This is what Mencius wrote:
"The Bull Mountain was once covered with lovely trees. But it is near the capital of a great state. People came with their axes and choppers; they cut the woods down, and the mountain has lost its beauty. Yet even so, the day air and the night air came to it, rain and dew moistened it. Here and there fresh sprouts began to grow. But soon cattle and sheep came along and browsed on them, and in the end the mountain became gaunt and bare, as it is now. And seeing it thus gaunt and bare, people imagine that it was woodless from the start.

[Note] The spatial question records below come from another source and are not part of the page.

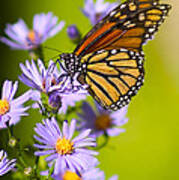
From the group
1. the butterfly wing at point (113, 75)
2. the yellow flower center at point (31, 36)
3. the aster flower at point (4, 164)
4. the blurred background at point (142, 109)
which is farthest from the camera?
the blurred background at point (142, 109)

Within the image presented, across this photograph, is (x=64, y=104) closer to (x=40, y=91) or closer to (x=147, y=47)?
(x=40, y=91)

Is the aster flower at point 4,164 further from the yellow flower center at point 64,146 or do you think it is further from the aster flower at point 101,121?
the aster flower at point 101,121

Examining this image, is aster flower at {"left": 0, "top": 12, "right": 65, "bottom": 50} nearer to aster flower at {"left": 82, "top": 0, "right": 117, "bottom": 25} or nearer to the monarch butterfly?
aster flower at {"left": 82, "top": 0, "right": 117, "bottom": 25}

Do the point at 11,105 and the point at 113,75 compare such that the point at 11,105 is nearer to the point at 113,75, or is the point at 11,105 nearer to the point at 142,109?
the point at 113,75

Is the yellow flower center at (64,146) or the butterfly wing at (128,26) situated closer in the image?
the yellow flower center at (64,146)

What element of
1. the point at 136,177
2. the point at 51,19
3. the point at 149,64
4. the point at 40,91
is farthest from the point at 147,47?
the point at 40,91

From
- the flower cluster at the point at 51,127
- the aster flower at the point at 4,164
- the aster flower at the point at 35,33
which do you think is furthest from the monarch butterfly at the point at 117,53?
the aster flower at the point at 4,164
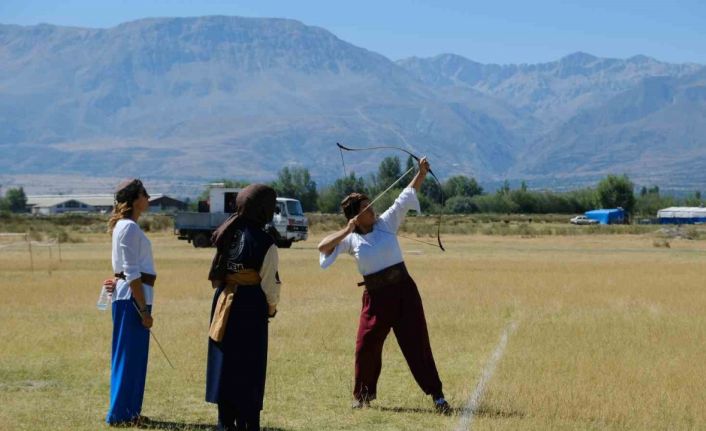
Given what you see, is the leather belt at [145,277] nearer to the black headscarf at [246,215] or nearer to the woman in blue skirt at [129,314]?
the woman in blue skirt at [129,314]

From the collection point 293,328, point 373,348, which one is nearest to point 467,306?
point 293,328

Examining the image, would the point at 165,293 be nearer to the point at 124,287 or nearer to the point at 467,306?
the point at 467,306

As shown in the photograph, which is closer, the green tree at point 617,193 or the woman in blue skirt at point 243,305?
the woman in blue skirt at point 243,305

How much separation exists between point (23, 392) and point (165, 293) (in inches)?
552

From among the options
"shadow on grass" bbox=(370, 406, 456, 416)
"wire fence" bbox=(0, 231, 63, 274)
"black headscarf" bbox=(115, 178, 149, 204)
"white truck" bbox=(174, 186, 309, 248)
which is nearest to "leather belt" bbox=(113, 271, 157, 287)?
"black headscarf" bbox=(115, 178, 149, 204)

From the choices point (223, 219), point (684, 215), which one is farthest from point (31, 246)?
point (684, 215)

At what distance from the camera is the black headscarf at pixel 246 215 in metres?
9.67

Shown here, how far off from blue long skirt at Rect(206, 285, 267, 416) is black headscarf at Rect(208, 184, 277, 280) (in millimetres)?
259

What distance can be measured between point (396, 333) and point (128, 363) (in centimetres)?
262

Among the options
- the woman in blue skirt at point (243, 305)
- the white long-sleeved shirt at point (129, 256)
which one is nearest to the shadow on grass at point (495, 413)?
the woman in blue skirt at point (243, 305)

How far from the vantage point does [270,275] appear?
9.76m

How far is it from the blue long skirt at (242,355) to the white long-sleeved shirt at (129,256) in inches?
38.6

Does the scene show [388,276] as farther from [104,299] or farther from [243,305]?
[104,299]

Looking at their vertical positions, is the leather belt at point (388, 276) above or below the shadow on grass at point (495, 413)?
above
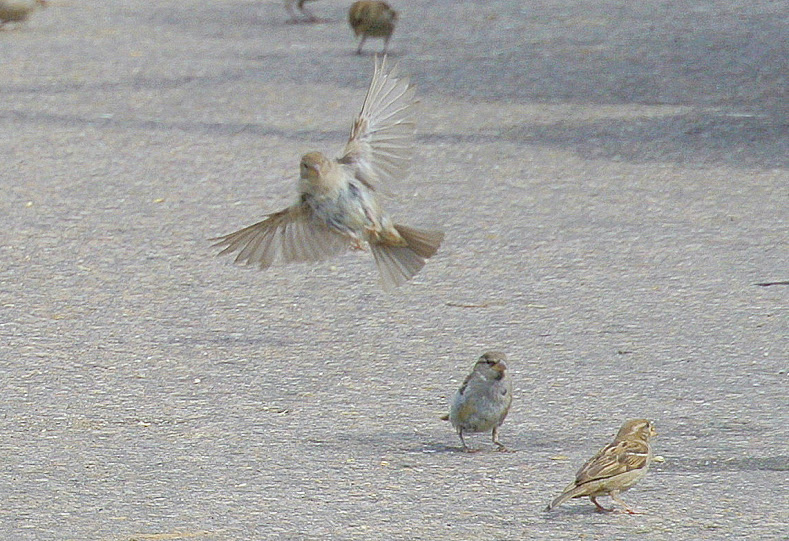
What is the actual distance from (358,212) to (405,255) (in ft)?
1.07

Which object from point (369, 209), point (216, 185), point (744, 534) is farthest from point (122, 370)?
point (216, 185)

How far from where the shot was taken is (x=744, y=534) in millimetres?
4883

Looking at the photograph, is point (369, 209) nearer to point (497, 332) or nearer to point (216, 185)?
point (497, 332)

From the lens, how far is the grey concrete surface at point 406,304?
5328 millimetres

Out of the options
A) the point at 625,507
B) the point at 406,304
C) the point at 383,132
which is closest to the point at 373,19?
the point at 406,304

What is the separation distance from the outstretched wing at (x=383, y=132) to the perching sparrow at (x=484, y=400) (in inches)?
61.5

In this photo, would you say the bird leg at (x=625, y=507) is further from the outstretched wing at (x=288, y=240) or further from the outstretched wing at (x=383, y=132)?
the outstretched wing at (x=383, y=132)

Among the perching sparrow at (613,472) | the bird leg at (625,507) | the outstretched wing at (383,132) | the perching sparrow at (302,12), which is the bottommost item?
the bird leg at (625,507)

Now just as the natural state of the mountain was quite different from what now appears, so too in every man (little though they may be apparent) there assuredly were once feelings of decency and kindliness; and if these good feelings are no longer there, it is that they have been tampered with, hewn down with axe and bill. As each day dawns, they are assailed anew. What chance then has our nature, any more than that mountain, of keeping its beauty? To us too, as to the mountain, comes the air of day, the air of night. Just at dawn, indeed, we have for the moment and in a certain degree a mood in which our promptings and aversions come near to being such as are proper to men. But something is sure to happen before the morning is over, by which these better feelings are either checked or else utterly destroyed. And in the end, when they have been checked again and again, the night air is no longer able to preserve them, and soon our feelings are as near as may be to those of beasts and birds; so that anyone might make the same mistake about us as about the mountain, and think that there was never any good in us from the very start. Yet assuredly our present state of feeling is not what we began with. Truly...'If rightly tended, no creature but thrives. If left untended, no creature but pines away'."Who among us is unaware of a person, or even an entire class of people, who are oppressed in their lives as those that Mencius referred to more than 2300 years ago?